[Web image captions]

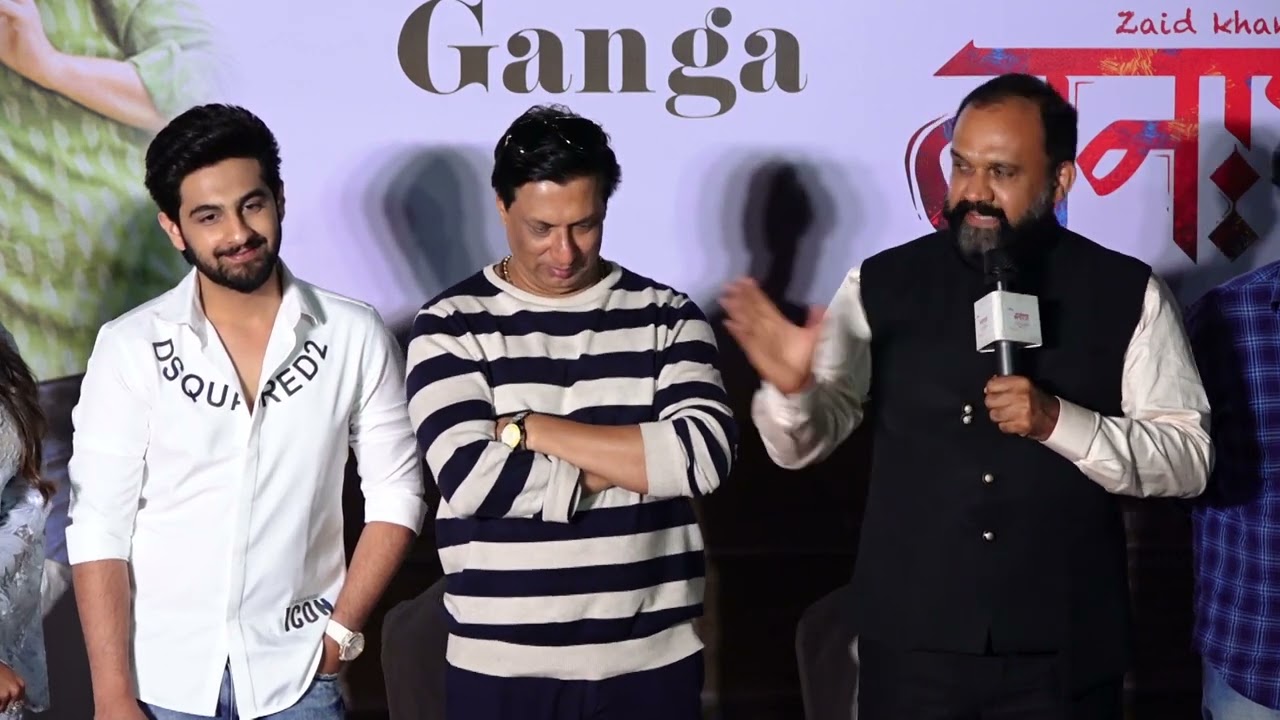 The Song Launch Of ‘Maaya Gange’ From The Film ‘Banaras’ In The Presence Of The Cast And Crew Part 1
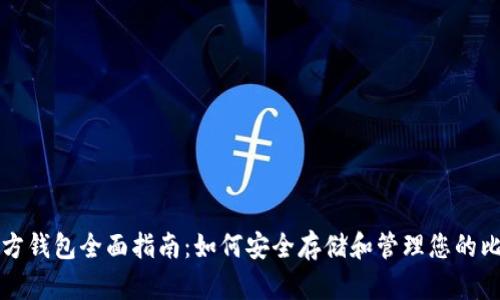 比特币官方钱包全面指南：如何安全存储和管理您的比特币资产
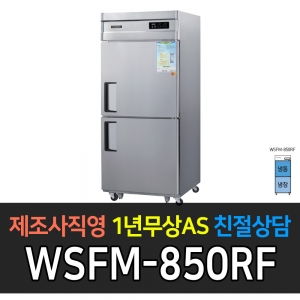 그랜드우성 / 업소용 고급형 간냉식 냉장고 30박스 기존 디지털 WSFM-850RF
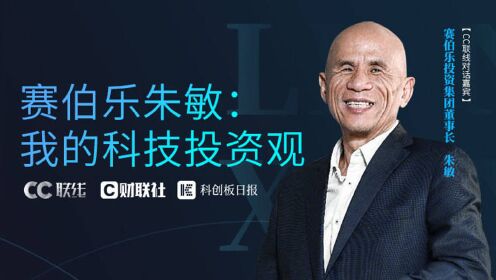 CC联线视频专访|赛伯乐朱敏：我的科技投资观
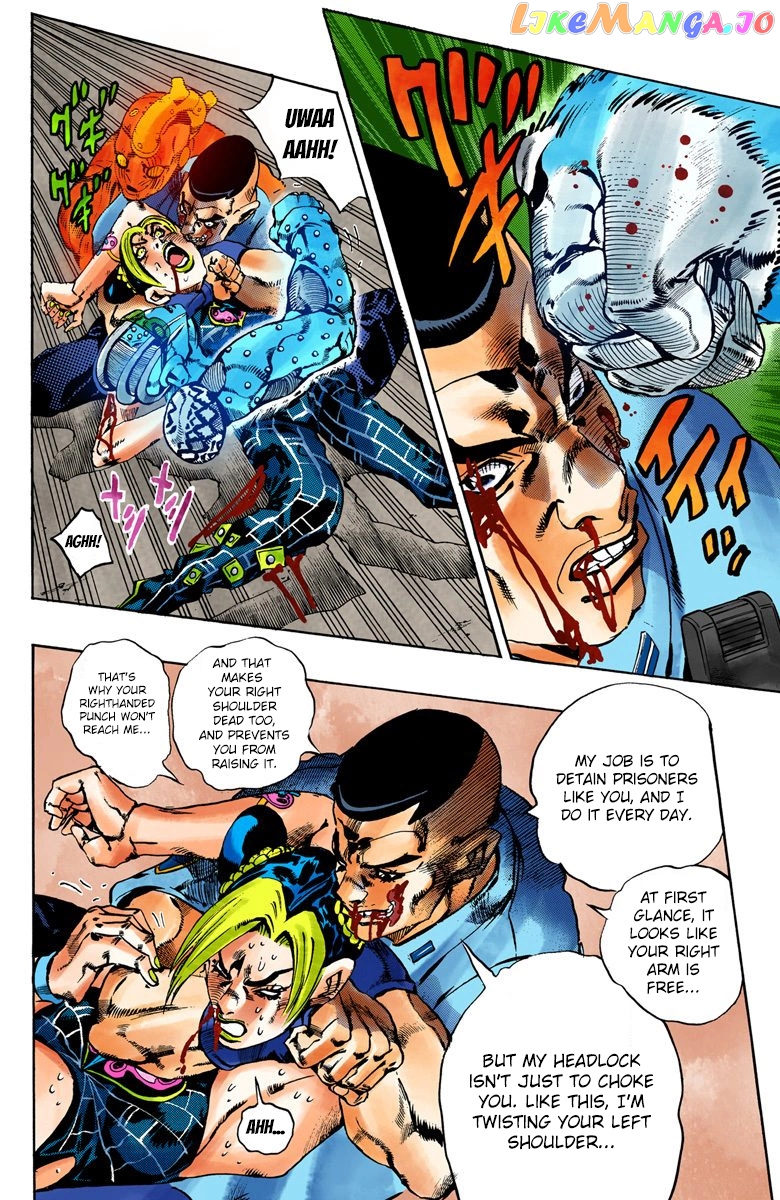 Jojo's Bizarre Adventure Part 6: Stone Ocean chapter 64 - page 4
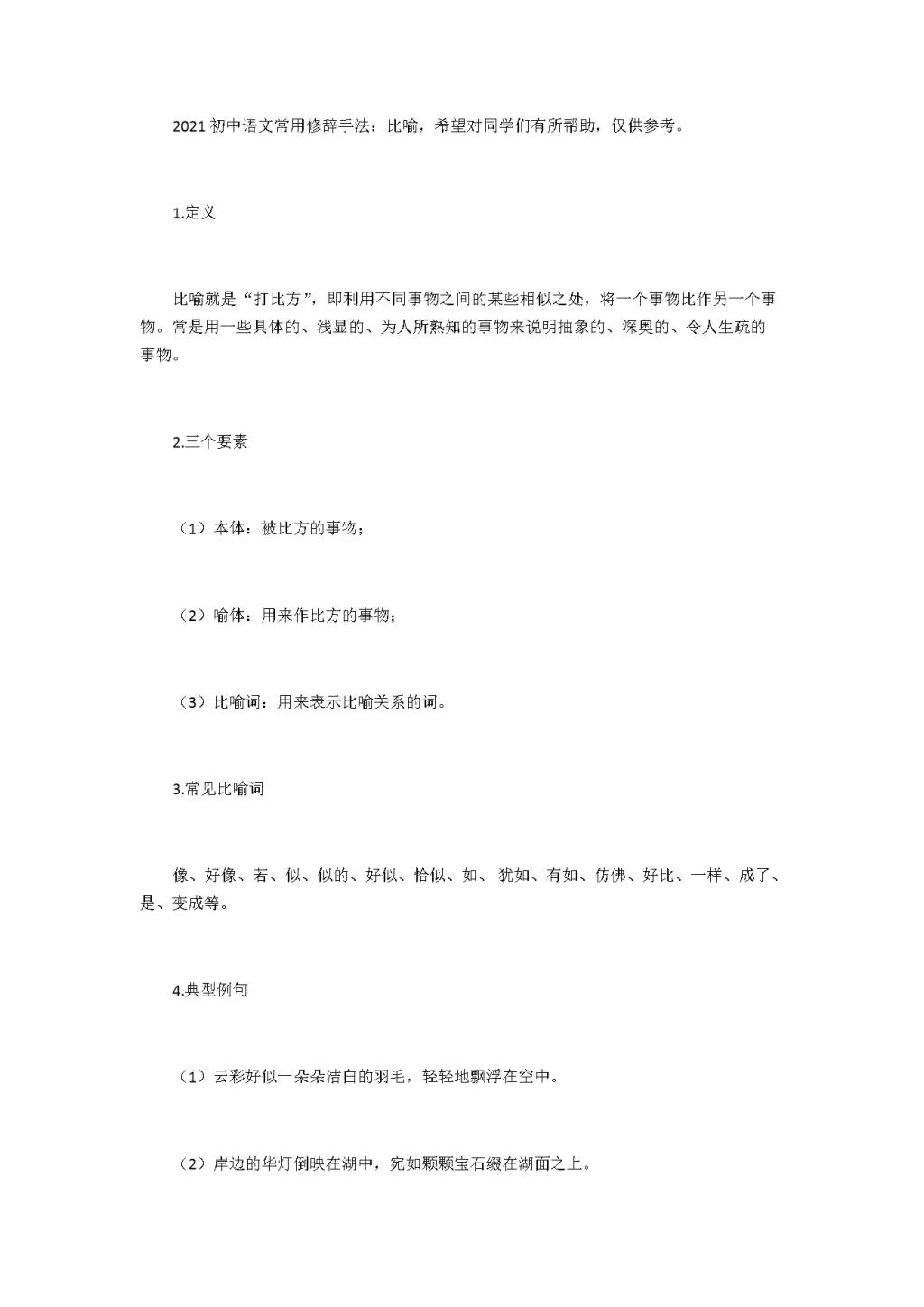 2021初中语文常用修辞手法讲解(文件编号：21010319）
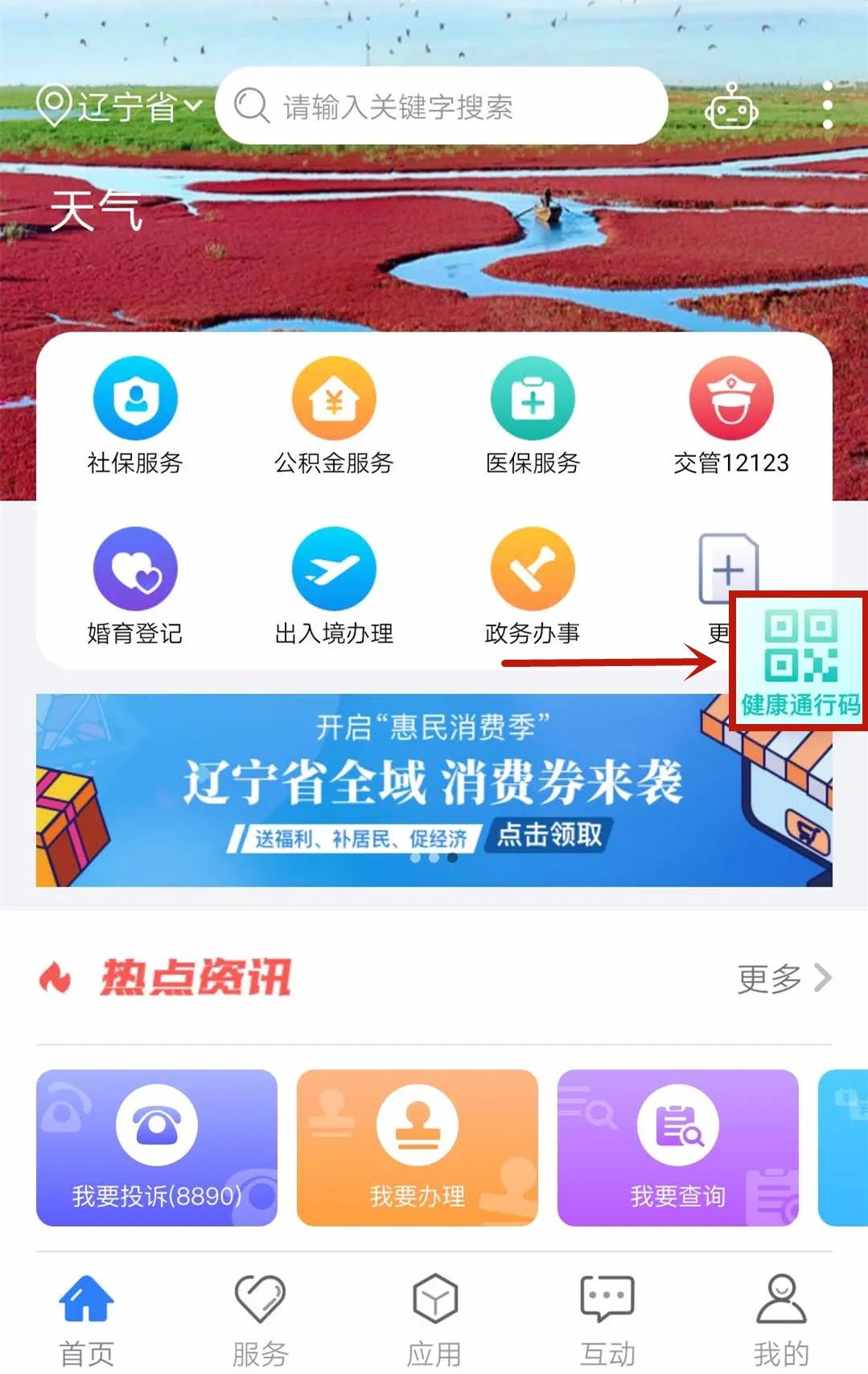 @盘锦人，手把手教您领取“健康通行码”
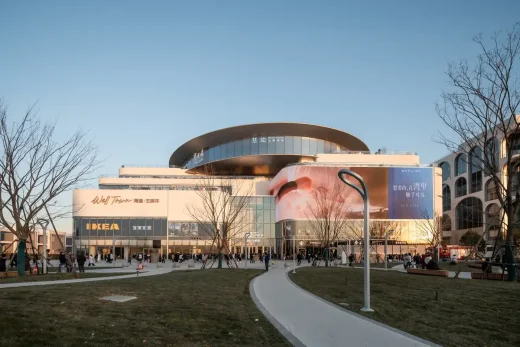 Well Town and NOUS Land Beijing China Mall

# What is required
Give every line of the records above as a numbered list, skipping any blank lines and leaving the pictures out.

# Completed task
1.  The Song Launch Of ‘Maaya Gange’ From The Film ‘Banaras’ In The Presence Of The Cast And Crew Part 1
2.  比特币官方钱包全面指南：如何安全存储和管理您的比特币资产
3.  그랜드우성 / 업소용 고급형 간냉식 냉장고 30박스 기존 디지털 WSFM-850RF
4.  CC联线视频专访|赛伯乐朱敏：我的科技投资观
5.  Jojo's Bizarre Adventure Part 6: Stone Ocean chapter 64 - page 4
6.  2021初中语文常用修辞手法讲解(文件编号：21010319）
7.  @盘锦人，手把手教您领取“健康通行码”
8.  Well Town and NOUS Land Beijing China Mall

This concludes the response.